Cons: As noted, secondary data may not provide all of the information of interest. Questions may not be worded as precisely as we would like to answer specific questions of interest. Analyses become more complicated if the question wording or methods of administration vary. In these cases, it is particularly difficult to decide how information from a range of years can be considered together. It is also critical to understand how the information was originally collected. Response rates to surveys have decreased over time, calling into question how representative the responses might be, which must be considered in the interpretation of secondary analyses. However, many well designed surveys include sampling weights to counter the biases that may occur from non-representative sampling. Longitudinal secondary datasets can suffer from attrition, although this is sometimes addressed by replacing lost respondents [4].

Online surveys are limited to those with access to the technology; targeted sub-groups who may not be the groups of interest when doing secondary analysis; and are correlational precluding cause and effect conclusions. Finally, ethics approval may be required if the information is being used for a purpose not originally proposed

Conclusion

It is important to make note of the limitations when presenting the information from secondary data and what the potential impact on the interpretation of the results can be.
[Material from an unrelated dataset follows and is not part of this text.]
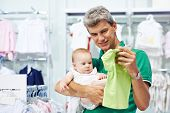 man father choosing shirt with daughter little baby girl during shopping at garments shop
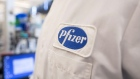 The Pfizer logo on the lab coat of an employee at the company's research and development facility in Cambridge, Massachusetts.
Nevertheless, secondary analysis can make important contributions to knowledge as well as provide directions for future research and programs. Tripathy (2013) [20] notes that while secondary data analysis can make important contributions to knowledge, it is important to follow specific guidelines in the use of such information, one of the most important being anonymization of the information.
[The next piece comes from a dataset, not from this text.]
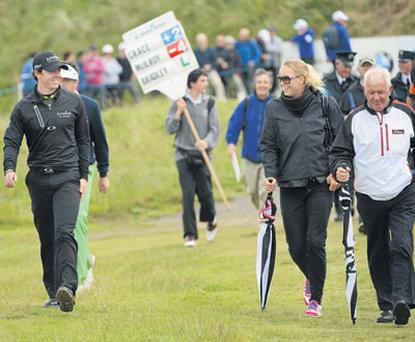 Rory McIlroy with girlfriend Caroline Wozniacki and father Gerry on the seventh fairway during the 2012 Irish Open Golf Championship at Royal Portrush, Co Antrim, yesterday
What is an example are examples of secondary data?

Popular examples of secondary data include: Tax records and social security data. Census data (the U.S. Census Bureau is oft-referenced, as well as our favorite, the U.S. Bureau of Labor Statistics) Electoral statistics.

What are 4 examples of secondary data sources?

Sources of secondary data include books, personal sources, journals, newspapers, websitess, government records etc. Secondary data are known to be readily available compared to that of primary data.

What is secondary data as used in research?

Secondary data is research data that has previously been gathered and can be accessed by researchers. The term contrasts with primary data, which is data collected directly from its source.

What are the 3 main sources of secondary data collection?

Sources of secondary data censuses and government departments like housing, social security, electoral statistics, tax records. internet searches and libraries. GPS and remote sensing.